The value of formal education was not measured in school, but revealed through a lifetime of learning. Limited micro-training for narrow tasks that may disappear is even less useful in the 21st century where jobs are appearing, disappearing, altered by technology or otherwise changing at great speed. If the basic ability to think independently is developed, people will be able to face the future with confidence rather than with fear.
Education and Freedom
“A progressive society counts individual variations as precious since it finds in them the means of its own growth. Hence a democratic society must, in consistency with its ideal, allow for intellectual freedom and the play of diverse gifts and interests in its educational measures.”
Dewey’s concept of education was intimately linked with a vision of society in which liberty would abound, it was fundamental to a healthy society. Interactions and experiences in school and in larger society would help individuals grow and exercise their intellectual freedom. Specific methods were less important than igniting the life of the mind. For Dewey, there was nothing “off-the-shelf” about education. Everything was tailor-made by professionals for human beings.
Sometimes, one has the impression that we are living in societies with attention-deficit disorder.

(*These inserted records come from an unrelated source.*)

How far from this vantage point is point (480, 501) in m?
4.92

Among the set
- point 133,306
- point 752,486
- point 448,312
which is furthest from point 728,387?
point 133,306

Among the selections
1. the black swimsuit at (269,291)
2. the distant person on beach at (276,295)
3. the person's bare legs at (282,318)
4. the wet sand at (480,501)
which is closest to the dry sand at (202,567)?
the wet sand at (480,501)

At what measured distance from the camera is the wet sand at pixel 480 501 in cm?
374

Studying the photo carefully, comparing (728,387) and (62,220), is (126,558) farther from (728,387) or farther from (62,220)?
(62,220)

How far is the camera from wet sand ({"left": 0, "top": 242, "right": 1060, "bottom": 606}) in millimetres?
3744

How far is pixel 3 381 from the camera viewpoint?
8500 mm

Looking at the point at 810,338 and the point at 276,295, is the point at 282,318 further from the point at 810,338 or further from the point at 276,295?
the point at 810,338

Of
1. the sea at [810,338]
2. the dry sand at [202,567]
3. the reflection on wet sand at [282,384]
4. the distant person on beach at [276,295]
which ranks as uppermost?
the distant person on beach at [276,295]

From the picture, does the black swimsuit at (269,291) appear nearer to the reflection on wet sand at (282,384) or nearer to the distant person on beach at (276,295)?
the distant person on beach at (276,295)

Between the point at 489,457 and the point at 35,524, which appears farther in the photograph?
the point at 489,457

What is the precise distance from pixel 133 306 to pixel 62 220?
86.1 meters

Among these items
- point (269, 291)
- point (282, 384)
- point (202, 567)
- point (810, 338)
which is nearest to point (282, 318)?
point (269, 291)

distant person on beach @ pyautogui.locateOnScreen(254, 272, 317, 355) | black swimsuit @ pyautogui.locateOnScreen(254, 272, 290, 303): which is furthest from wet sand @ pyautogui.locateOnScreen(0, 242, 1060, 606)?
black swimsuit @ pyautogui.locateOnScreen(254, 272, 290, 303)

With growing stress and multiple distractions, it is often a struggle to find time for thought, much less create an environment in which it can thrive, grow, and become powerful enough to move the world.
Some may consider that the lessons of Dewey, after a century, have become interesting, but irrelevant footnotes to history. But, wisdom has no “pull date”.
We cannot allow the world to be on “autopilot”, buffeted by market forces. It is not the end of history. And, reform that applies the art of selling products to education will never be the beginning of a bright new future.